Online veterinary networking

Refresh your LinkedIn so it reflects your current role and the networks you’re starting to grow, add a few key players, then show up helpfully: comment with a practical tip, summarise a paper you found useful, or share a client-friendly handout you’ve created. If you’re feeling brave, meeting online for short “coffee chats” work brilliantly — 15 minutes on Zoom or the phone with a clear purpose, followed by a quick thank-you and one takeaway. Over time, these tiny touches turn strangers into colleagues, and colleagues into collaborators.

Conversation openers that don’t feel salesy

Lead with curiosity and be specific. Emailing a speaker beforehand with a specific question can work well, or asking questions later – “I liked your point about postoperative analgesia — how did you implement it in first-opinion practice?” lands far better than “Can I pick your brain?”. Try “I’m collecting examples of nurse-led clinics for senior cats — would you add yours?” or “I’m meeting a colleague tackling a similar problem — shall I connect you both?”. Be interested before you try to be interesting.

Follow-up without the ick

Within 24–48 hours, send a short note that references something they said and offers something helpful — slides, a contact, an article.
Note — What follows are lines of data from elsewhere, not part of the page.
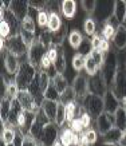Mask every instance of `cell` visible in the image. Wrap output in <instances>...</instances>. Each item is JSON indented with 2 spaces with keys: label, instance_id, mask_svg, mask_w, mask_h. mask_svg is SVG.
<instances>
[{
  "label": "cell",
  "instance_id": "17",
  "mask_svg": "<svg viewBox=\"0 0 126 146\" xmlns=\"http://www.w3.org/2000/svg\"><path fill=\"white\" fill-rule=\"evenodd\" d=\"M23 107L22 105L19 103L18 99L12 101V105H11V111H9V117H8V121L5 125H9L12 127H18V121L20 118V115L23 114Z\"/></svg>",
  "mask_w": 126,
  "mask_h": 146
},
{
  "label": "cell",
  "instance_id": "4",
  "mask_svg": "<svg viewBox=\"0 0 126 146\" xmlns=\"http://www.w3.org/2000/svg\"><path fill=\"white\" fill-rule=\"evenodd\" d=\"M48 50L44 47V44L42 43L39 39H36L34 42V44L28 48V54H27V60L30 62L31 66H34L36 68L38 72H40V63L43 56L46 55Z\"/></svg>",
  "mask_w": 126,
  "mask_h": 146
},
{
  "label": "cell",
  "instance_id": "14",
  "mask_svg": "<svg viewBox=\"0 0 126 146\" xmlns=\"http://www.w3.org/2000/svg\"><path fill=\"white\" fill-rule=\"evenodd\" d=\"M9 9L20 22H23L30 13V4L28 1H23V0H12L9 3Z\"/></svg>",
  "mask_w": 126,
  "mask_h": 146
},
{
  "label": "cell",
  "instance_id": "31",
  "mask_svg": "<svg viewBox=\"0 0 126 146\" xmlns=\"http://www.w3.org/2000/svg\"><path fill=\"white\" fill-rule=\"evenodd\" d=\"M99 71V67L98 64L95 63V60L93 59V56L91 55H89V56H86L85 59V72H86V75H95L97 72Z\"/></svg>",
  "mask_w": 126,
  "mask_h": 146
},
{
  "label": "cell",
  "instance_id": "40",
  "mask_svg": "<svg viewBox=\"0 0 126 146\" xmlns=\"http://www.w3.org/2000/svg\"><path fill=\"white\" fill-rule=\"evenodd\" d=\"M85 59L86 58L82 54L77 52L72 58V68L78 72H81L82 70H85Z\"/></svg>",
  "mask_w": 126,
  "mask_h": 146
},
{
  "label": "cell",
  "instance_id": "34",
  "mask_svg": "<svg viewBox=\"0 0 126 146\" xmlns=\"http://www.w3.org/2000/svg\"><path fill=\"white\" fill-rule=\"evenodd\" d=\"M67 121V114H66V105H63L59 102L58 111H56V118H55V123L58 127H63L64 122Z\"/></svg>",
  "mask_w": 126,
  "mask_h": 146
},
{
  "label": "cell",
  "instance_id": "11",
  "mask_svg": "<svg viewBox=\"0 0 126 146\" xmlns=\"http://www.w3.org/2000/svg\"><path fill=\"white\" fill-rule=\"evenodd\" d=\"M95 122H97V131L103 137L105 134L107 133V131H110L115 126V117H114V114L102 113L95 119Z\"/></svg>",
  "mask_w": 126,
  "mask_h": 146
},
{
  "label": "cell",
  "instance_id": "39",
  "mask_svg": "<svg viewBox=\"0 0 126 146\" xmlns=\"http://www.w3.org/2000/svg\"><path fill=\"white\" fill-rule=\"evenodd\" d=\"M115 32H117V28H114L111 24H109L106 20L103 22V27H102V32H101V35L103 36L106 40H111L115 35Z\"/></svg>",
  "mask_w": 126,
  "mask_h": 146
},
{
  "label": "cell",
  "instance_id": "47",
  "mask_svg": "<svg viewBox=\"0 0 126 146\" xmlns=\"http://www.w3.org/2000/svg\"><path fill=\"white\" fill-rule=\"evenodd\" d=\"M47 3L48 1H44V0H30L28 1V4H30V8L35 9L38 12H40V11H46L47 9Z\"/></svg>",
  "mask_w": 126,
  "mask_h": 146
},
{
  "label": "cell",
  "instance_id": "58",
  "mask_svg": "<svg viewBox=\"0 0 126 146\" xmlns=\"http://www.w3.org/2000/svg\"><path fill=\"white\" fill-rule=\"evenodd\" d=\"M38 146H44L43 143H40V142H38Z\"/></svg>",
  "mask_w": 126,
  "mask_h": 146
},
{
  "label": "cell",
  "instance_id": "41",
  "mask_svg": "<svg viewBox=\"0 0 126 146\" xmlns=\"http://www.w3.org/2000/svg\"><path fill=\"white\" fill-rule=\"evenodd\" d=\"M18 94H19V89L16 83H15V80H9V84H8V89H7V93H5V97L7 99L12 102L15 101L16 98H18Z\"/></svg>",
  "mask_w": 126,
  "mask_h": 146
},
{
  "label": "cell",
  "instance_id": "3",
  "mask_svg": "<svg viewBox=\"0 0 126 146\" xmlns=\"http://www.w3.org/2000/svg\"><path fill=\"white\" fill-rule=\"evenodd\" d=\"M82 105H83L85 111L91 117V119H97L102 113H105L103 98L99 97V95L87 94L83 102H82Z\"/></svg>",
  "mask_w": 126,
  "mask_h": 146
},
{
  "label": "cell",
  "instance_id": "56",
  "mask_svg": "<svg viewBox=\"0 0 126 146\" xmlns=\"http://www.w3.org/2000/svg\"><path fill=\"white\" fill-rule=\"evenodd\" d=\"M122 26H123V27L126 28V18H125V20H123V23H122Z\"/></svg>",
  "mask_w": 126,
  "mask_h": 146
},
{
  "label": "cell",
  "instance_id": "5",
  "mask_svg": "<svg viewBox=\"0 0 126 146\" xmlns=\"http://www.w3.org/2000/svg\"><path fill=\"white\" fill-rule=\"evenodd\" d=\"M71 87L77 94V101L82 103L83 99L86 98V95L89 94V75L78 72V75L72 80Z\"/></svg>",
  "mask_w": 126,
  "mask_h": 146
},
{
  "label": "cell",
  "instance_id": "2",
  "mask_svg": "<svg viewBox=\"0 0 126 146\" xmlns=\"http://www.w3.org/2000/svg\"><path fill=\"white\" fill-rule=\"evenodd\" d=\"M38 75V71L34 66L30 64L28 60L20 63V68H19L18 74L15 75V83L18 86L19 91L22 90H28L30 84L32 83V80L35 79V76Z\"/></svg>",
  "mask_w": 126,
  "mask_h": 146
},
{
  "label": "cell",
  "instance_id": "16",
  "mask_svg": "<svg viewBox=\"0 0 126 146\" xmlns=\"http://www.w3.org/2000/svg\"><path fill=\"white\" fill-rule=\"evenodd\" d=\"M59 141L62 142L63 146H78L79 142V134L74 133L71 129H63L60 135H59Z\"/></svg>",
  "mask_w": 126,
  "mask_h": 146
},
{
  "label": "cell",
  "instance_id": "37",
  "mask_svg": "<svg viewBox=\"0 0 126 146\" xmlns=\"http://www.w3.org/2000/svg\"><path fill=\"white\" fill-rule=\"evenodd\" d=\"M75 101H77V94H75V91H74V89H72L71 86L63 94H60V101L59 102L63 103V105H68V103L75 102Z\"/></svg>",
  "mask_w": 126,
  "mask_h": 146
},
{
  "label": "cell",
  "instance_id": "48",
  "mask_svg": "<svg viewBox=\"0 0 126 146\" xmlns=\"http://www.w3.org/2000/svg\"><path fill=\"white\" fill-rule=\"evenodd\" d=\"M90 55L93 56V59H94L95 63L98 64L99 68L102 67V64H103V62H105V59H106V56H107V54L101 52V51H98V50H93V52H91Z\"/></svg>",
  "mask_w": 126,
  "mask_h": 146
},
{
  "label": "cell",
  "instance_id": "7",
  "mask_svg": "<svg viewBox=\"0 0 126 146\" xmlns=\"http://www.w3.org/2000/svg\"><path fill=\"white\" fill-rule=\"evenodd\" d=\"M107 90V84L103 80L99 71L95 75L89 76V94H94V95H99V97L103 98V95L106 94Z\"/></svg>",
  "mask_w": 126,
  "mask_h": 146
},
{
  "label": "cell",
  "instance_id": "50",
  "mask_svg": "<svg viewBox=\"0 0 126 146\" xmlns=\"http://www.w3.org/2000/svg\"><path fill=\"white\" fill-rule=\"evenodd\" d=\"M9 27L4 20H0V35L3 39H8L9 38Z\"/></svg>",
  "mask_w": 126,
  "mask_h": 146
},
{
  "label": "cell",
  "instance_id": "25",
  "mask_svg": "<svg viewBox=\"0 0 126 146\" xmlns=\"http://www.w3.org/2000/svg\"><path fill=\"white\" fill-rule=\"evenodd\" d=\"M113 15L119 20V23H123L126 18V1L125 0H115L113 4Z\"/></svg>",
  "mask_w": 126,
  "mask_h": 146
},
{
  "label": "cell",
  "instance_id": "6",
  "mask_svg": "<svg viewBox=\"0 0 126 146\" xmlns=\"http://www.w3.org/2000/svg\"><path fill=\"white\" fill-rule=\"evenodd\" d=\"M48 123H51V121L47 118V115L44 114V111L42 110V107H40V110L36 113V119L34 122V125H32L31 130H30V135L35 138L38 142H40L43 130H44V127Z\"/></svg>",
  "mask_w": 126,
  "mask_h": 146
},
{
  "label": "cell",
  "instance_id": "26",
  "mask_svg": "<svg viewBox=\"0 0 126 146\" xmlns=\"http://www.w3.org/2000/svg\"><path fill=\"white\" fill-rule=\"evenodd\" d=\"M62 13L66 19H72L77 12V3L74 0H63L62 1Z\"/></svg>",
  "mask_w": 126,
  "mask_h": 146
},
{
  "label": "cell",
  "instance_id": "18",
  "mask_svg": "<svg viewBox=\"0 0 126 146\" xmlns=\"http://www.w3.org/2000/svg\"><path fill=\"white\" fill-rule=\"evenodd\" d=\"M4 67L7 72L11 75H16L19 68H20V62L19 58L12 55L11 52H7V55H4Z\"/></svg>",
  "mask_w": 126,
  "mask_h": 146
},
{
  "label": "cell",
  "instance_id": "57",
  "mask_svg": "<svg viewBox=\"0 0 126 146\" xmlns=\"http://www.w3.org/2000/svg\"><path fill=\"white\" fill-rule=\"evenodd\" d=\"M1 146H14V143H11V145H4V143H1Z\"/></svg>",
  "mask_w": 126,
  "mask_h": 146
},
{
  "label": "cell",
  "instance_id": "27",
  "mask_svg": "<svg viewBox=\"0 0 126 146\" xmlns=\"http://www.w3.org/2000/svg\"><path fill=\"white\" fill-rule=\"evenodd\" d=\"M11 105L12 102L7 99V98H1L0 102V118H1V126H4L8 121L9 117V111H11Z\"/></svg>",
  "mask_w": 126,
  "mask_h": 146
},
{
  "label": "cell",
  "instance_id": "13",
  "mask_svg": "<svg viewBox=\"0 0 126 146\" xmlns=\"http://www.w3.org/2000/svg\"><path fill=\"white\" fill-rule=\"evenodd\" d=\"M35 119H36V113L23 111V114L20 115V118H19V121H18V129L24 135H28L32 125L35 122Z\"/></svg>",
  "mask_w": 126,
  "mask_h": 146
},
{
  "label": "cell",
  "instance_id": "54",
  "mask_svg": "<svg viewBox=\"0 0 126 146\" xmlns=\"http://www.w3.org/2000/svg\"><path fill=\"white\" fill-rule=\"evenodd\" d=\"M121 107H122V109H123V110L126 111V98H123V99H122V101H121Z\"/></svg>",
  "mask_w": 126,
  "mask_h": 146
},
{
  "label": "cell",
  "instance_id": "38",
  "mask_svg": "<svg viewBox=\"0 0 126 146\" xmlns=\"http://www.w3.org/2000/svg\"><path fill=\"white\" fill-rule=\"evenodd\" d=\"M83 28H85L86 34L89 36H93L97 35V22L94 20V18H91V16H89V18L85 20V23H83Z\"/></svg>",
  "mask_w": 126,
  "mask_h": 146
},
{
  "label": "cell",
  "instance_id": "20",
  "mask_svg": "<svg viewBox=\"0 0 126 146\" xmlns=\"http://www.w3.org/2000/svg\"><path fill=\"white\" fill-rule=\"evenodd\" d=\"M58 106H59V102L47 101V99H44L43 103H42V110L44 111V114L47 115V118H48L51 122H54V123H55V118H56Z\"/></svg>",
  "mask_w": 126,
  "mask_h": 146
},
{
  "label": "cell",
  "instance_id": "42",
  "mask_svg": "<svg viewBox=\"0 0 126 146\" xmlns=\"http://www.w3.org/2000/svg\"><path fill=\"white\" fill-rule=\"evenodd\" d=\"M48 18L50 15L47 11H40V12L36 13V23L38 26L42 28H47L48 27Z\"/></svg>",
  "mask_w": 126,
  "mask_h": 146
},
{
  "label": "cell",
  "instance_id": "9",
  "mask_svg": "<svg viewBox=\"0 0 126 146\" xmlns=\"http://www.w3.org/2000/svg\"><path fill=\"white\" fill-rule=\"evenodd\" d=\"M19 103L22 105L23 110L24 111H31V113H38L40 110V106L36 103L35 98L31 95V93H28V90H22L19 91L18 94V98Z\"/></svg>",
  "mask_w": 126,
  "mask_h": 146
},
{
  "label": "cell",
  "instance_id": "22",
  "mask_svg": "<svg viewBox=\"0 0 126 146\" xmlns=\"http://www.w3.org/2000/svg\"><path fill=\"white\" fill-rule=\"evenodd\" d=\"M91 43H93V50H98L103 54L110 52V44L109 40H106L101 34H97L91 38Z\"/></svg>",
  "mask_w": 126,
  "mask_h": 146
},
{
  "label": "cell",
  "instance_id": "46",
  "mask_svg": "<svg viewBox=\"0 0 126 146\" xmlns=\"http://www.w3.org/2000/svg\"><path fill=\"white\" fill-rule=\"evenodd\" d=\"M51 80L52 79L50 78L48 74H47L46 71H40V72H39V84H40V89L43 93L47 90V87H48V84Z\"/></svg>",
  "mask_w": 126,
  "mask_h": 146
},
{
  "label": "cell",
  "instance_id": "21",
  "mask_svg": "<svg viewBox=\"0 0 126 146\" xmlns=\"http://www.w3.org/2000/svg\"><path fill=\"white\" fill-rule=\"evenodd\" d=\"M16 129L18 127H12V126H9V125L1 126V133H0L1 143H4V145L14 143L15 137H16Z\"/></svg>",
  "mask_w": 126,
  "mask_h": 146
},
{
  "label": "cell",
  "instance_id": "19",
  "mask_svg": "<svg viewBox=\"0 0 126 146\" xmlns=\"http://www.w3.org/2000/svg\"><path fill=\"white\" fill-rule=\"evenodd\" d=\"M121 137H122V131L118 127H115V126H114L110 131H107V133L102 137V143H103V145L115 146V145H118V143H119Z\"/></svg>",
  "mask_w": 126,
  "mask_h": 146
},
{
  "label": "cell",
  "instance_id": "49",
  "mask_svg": "<svg viewBox=\"0 0 126 146\" xmlns=\"http://www.w3.org/2000/svg\"><path fill=\"white\" fill-rule=\"evenodd\" d=\"M83 137H85L86 141L90 142L91 145H93V143H95V142H97V139H98V131L90 127V129H87L85 133H83Z\"/></svg>",
  "mask_w": 126,
  "mask_h": 146
},
{
  "label": "cell",
  "instance_id": "55",
  "mask_svg": "<svg viewBox=\"0 0 126 146\" xmlns=\"http://www.w3.org/2000/svg\"><path fill=\"white\" fill-rule=\"evenodd\" d=\"M54 146H63V145H62V142H60V141L58 139V142H56V143H55Z\"/></svg>",
  "mask_w": 126,
  "mask_h": 146
},
{
  "label": "cell",
  "instance_id": "59",
  "mask_svg": "<svg viewBox=\"0 0 126 146\" xmlns=\"http://www.w3.org/2000/svg\"><path fill=\"white\" fill-rule=\"evenodd\" d=\"M115 146H121V145H119V143H118V145H115Z\"/></svg>",
  "mask_w": 126,
  "mask_h": 146
},
{
  "label": "cell",
  "instance_id": "23",
  "mask_svg": "<svg viewBox=\"0 0 126 146\" xmlns=\"http://www.w3.org/2000/svg\"><path fill=\"white\" fill-rule=\"evenodd\" d=\"M111 42L118 51H122V50L126 48V28L125 27L121 26L118 28L114 38L111 39Z\"/></svg>",
  "mask_w": 126,
  "mask_h": 146
},
{
  "label": "cell",
  "instance_id": "1",
  "mask_svg": "<svg viewBox=\"0 0 126 146\" xmlns=\"http://www.w3.org/2000/svg\"><path fill=\"white\" fill-rule=\"evenodd\" d=\"M99 72H101V75H102L103 80L106 82V84H107L109 90H110L113 87V84H114V80H115V76H117V72H118L117 52L110 51V52L107 54V56L105 59L102 67L99 68Z\"/></svg>",
  "mask_w": 126,
  "mask_h": 146
},
{
  "label": "cell",
  "instance_id": "29",
  "mask_svg": "<svg viewBox=\"0 0 126 146\" xmlns=\"http://www.w3.org/2000/svg\"><path fill=\"white\" fill-rule=\"evenodd\" d=\"M50 18H48V28L51 32H55L58 31L59 28L63 26V22L62 19H60V15L58 12H48Z\"/></svg>",
  "mask_w": 126,
  "mask_h": 146
},
{
  "label": "cell",
  "instance_id": "51",
  "mask_svg": "<svg viewBox=\"0 0 126 146\" xmlns=\"http://www.w3.org/2000/svg\"><path fill=\"white\" fill-rule=\"evenodd\" d=\"M23 146H38V141H36L34 137H31V135L28 134V135H26V138H24Z\"/></svg>",
  "mask_w": 126,
  "mask_h": 146
},
{
  "label": "cell",
  "instance_id": "30",
  "mask_svg": "<svg viewBox=\"0 0 126 146\" xmlns=\"http://www.w3.org/2000/svg\"><path fill=\"white\" fill-rule=\"evenodd\" d=\"M43 95H44V99H47V101H55V102L60 101V94H59V91L56 90V87H55V84L52 80L50 82L48 87H47V90L43 93Z\"/></svg>",
  "mask_w": 126,
  "mask_h": 146
},
{
  "label": "cell",
  "instance_id": "15",
  "mask_svg": "<svg viewBox=\"0 0 126 146\" xmlns=\"http://www.w3.org/2000/svg\"><path fill=\"white\" fill-rule=\"evenodd\" d=\"M103 107L105 113H107V114H115L117 110L121 107V101L114 95L111 90H107L103 95Z\"/></svg>",
  "mask_w": 126,
  "mask_h": 146
},
{
  "label": "cell",
  "instance_id": "53",
  "mask_svg": "<svg viewBox=\"0 0 126 146\" xmlns=\"http://www.w3.org/2000/svg\"><path fill=\"white\" fill-rule=\"evenodd\" d=\"M119 145L126 146V130L125 131H122V137H121V139H119Z\"/></svg>",
  "mask_w": 126,
  "mask_h": 146
},
{
  "label": "cell",
  "instance_id": "43",
  "mask_svg": "<svg viewBox=\"0 0 126 146\" xmlns=\"http://www.w3.org/2000/svg\"><path fill=\"white\" fill-rule=\"evenodd\" d=\"M20 36H22V39L24 40V43L27 44V47L30 48L32 44H34V42L36 40L35 38V34L34 32H30V31H26V30H20Z\"/></svg>",
  "mask_w": 126,
  "mask_h": 146
},
{
  "label": "cell",
  "instance_id": "35",
  "mask_svg": "<svg viewBox=\"0 0 126 146\" xmlns=\"http://www.w3.org/2000/svg\"><path fill=\"white\" fill-rule=\"evenodd\" d=\"M52 82H54L55 87H56V90L59 91V94H63L66 90L68 89V87H70V86H68L67 79L63 76V74H58V75L52 79Z\"/></svg>",
  "mask_w": 126,
  "mask_h": 146
},
{
  "label": "cell",
  "instance_id": "44",
  "mask_svg": "<svg viewBox=\"0 0 126 146\" xmlns=\"http://www.w3.org/2000/svg\"><path fill=\"white\" fill-rule=\"evenodd\" d=\"M22 28L26 30V31H30L35 34V20H34V18H32L30 13L27 15V18L22 22Z\"/></svg>",
  "mask_w": 126,
  "mask_h": 146
},
{
  "label": "cell",
  "instance_id": "12",
  "mask_svg": "<svg viewBox=\"0 0 126 146\" xmlns=\"http://www.w3.org/2000/svg\"><path fill=\"white\" fill-rule=\"evenodd\" d=\"M0 20H4L9 27V38H14V36H19L20 35V30H22V22L19 20L16 16L14 15V12L11 9H7L4 12V15L0 18ZM8 38V39H9Z\"/></svg>",
  "mask_w": 126,
  "mask_h": 146
},
{
  "label": "cell",
  "instance_id": "52",
  "mask_svg": "<svg viewBox=\"0 0 126 146\" xmlns=\"http://www.w3.org/2000/svg\"><path fill=\"white\" fill-rule=\"evenodd\" d=\"M78 146H93L90 142H87L83 137V133L79 134V142H78Z\"/></svg>",
  "mask_w": 126,
  "mask_h": 146
},
{
  "label": "cell",
  "instance_id": "10",
  "mask_svg": "<svg viewBox=\"0 0 126 146\" xmlns=\"http://www.w3.org/2000/svg\"><path fill=\"white\" fill-rule=\"evenodd\" d=\"M58 139H59V127L56 126V123L51 122L43 130L40 143H43L44 146H54L58 142Z\"/></svg>",
  "mask_w": 126,
  "mask_h": 146
},
{
  "label": "cell",
  "instance_id": "33",
  "mask_svg": "<svg viewBox=\"0 0 126 146\" xmlns=\"http://www.w3.org/2000/svg\"><path fill=\"white\" fill-rule=\"evenodd\" d=\"M68 43H70V46H71L74 50H78L79 48V46H81L82 43V39H83V36H82V34L78 30H72L70 34H68Z\"/></svg>",
  "mask_w": 126,
  "mask_h": 146
},
{
  "label": "cell",
  "instance_id": "24",
  "mask_svg": "<svg viewBox=\"0 0 126 146\" xmlns=\"http://www.w3.org/2000/svg\"><path fill=\"white\" fill-rule=\"evenodd\" d=\"M67 36V26L63 24L58 31L51 32V44L52 47H60Z\"/></svg>",
  "mask_w": 126,
  "mask_h": 146
},
{
  "label": "cell",
  "instance_id": "32",
  "mask_svg": "<svg viewBox=\"0 0 126 146\" xmlns=\"http://www.w3.org/2000/svg\"><path fill=\"white\" fill-rule=\"evenodd\" d=\"M115 117V127H118L121 131H125L126 130V111L119 107L117 110V113L114 114Z\"/></svg>",
  "mask_w": 126,
  "mask_h": 146
},
{
  "label": "cell",
  "instance_id": "28",
  "mask_svg": "<svg viewBox=\"0 0 126 146\" xmlns=\"http://www.w3.org/2000/svg\"><path fill=\"white\" fill-rule=\"evenodd\" d=\"M54 66L58 71V74H63L66 71V56H64V51H63L62 47H58V54H56V58L54 60Z\"/></svg>",
  "mask_w": 126,
  "mask_h": 146
},
{
  "label": "cell",
  "instance_id": "36",
  "mask_svg": "<svg viewBox=\"0 0 126 146\" xmlns=\"http://www.w3.org/2000/svg\"><path fill=\"white\" fill-rule=\"evenodd\" d=\"M78 52L82 54L85 58L89 56V55L93 52V43H91L90 38H86V36H83L82 43H81V46H79V48H78Z\"/></svg>",
  "mask_w": 126,
  "mask_h": 146
},
{
  "label": "cell",
  "instance_id": "8",
  "mask_svg": "<svg viewBox=\"0 0 126 146\" xmlns=\"http://www.w3.org/2000/svg\"><path fill=\"white\" fill-rule=\"evenodd\" d=\"M7 50L8 52H11L15 56H27L28 54V47L27 44L24 43V40L22 39V36H14V38H9L7 39Z\"/></svg>",
  "mask_w": 126,
  "mask_h": 146
},
{
  "label": "cell",
  "instance_id": "45",
  "mask_svg": "<svg viewBox=\"0 0 126 146\" xmlns=\"http://www.w3.org/2000/svg\"><path fill=\"white\" fill-rule=\"evenodd\" d=\"M81 4H82V8L85 9V12L89 16H91L93 12L95 11V8H97V1L95 0H83Z\"/></svg>",
  "mask_w": 126,
  "mask_h": 146
}]
</instances>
If it makes sense, check in again in a few weeks with a relevant update. Keep it light, useful and easy to reply to.

Professional boundaries and confidentiality

Networking isn’t a free-for-all. Protect client confidentiality when discussing cases in person or online, anonymise thoroughly, and record consent if details could identify a client or patient. The RCVS supporting guidance on confidentiality — and its advice around online and social media use — can help to guide you on what’s appropriate.

Quick answers to common questions

Is networking worth it for locums?
Yes. Your network becomes your pipeline for bookings, your reference base, and your rapid clinical back-up when you’re working solo.

How do I network as a new grad vet?
Start small: thank CPD speakers, ask one thoughtful question on LinkedIn, and lean on Vet GDP support within your practice or local community. You might also want to check out the BVA Young Vet network, or join our New Graduate Mailing List.

Where should my network be?
Think global, and both on and offline, when it comes to building your network. It doesn’t matter where you are or how you met, as long as you can create a genuine connection and help one another.

Where to next?

Pick one contact to message today, one resource to share, and one person you could introduce. Book your next in-person touchpoint — London Vet Show in November, or BVA Live in June — and make two short meetings part of your plan for the day.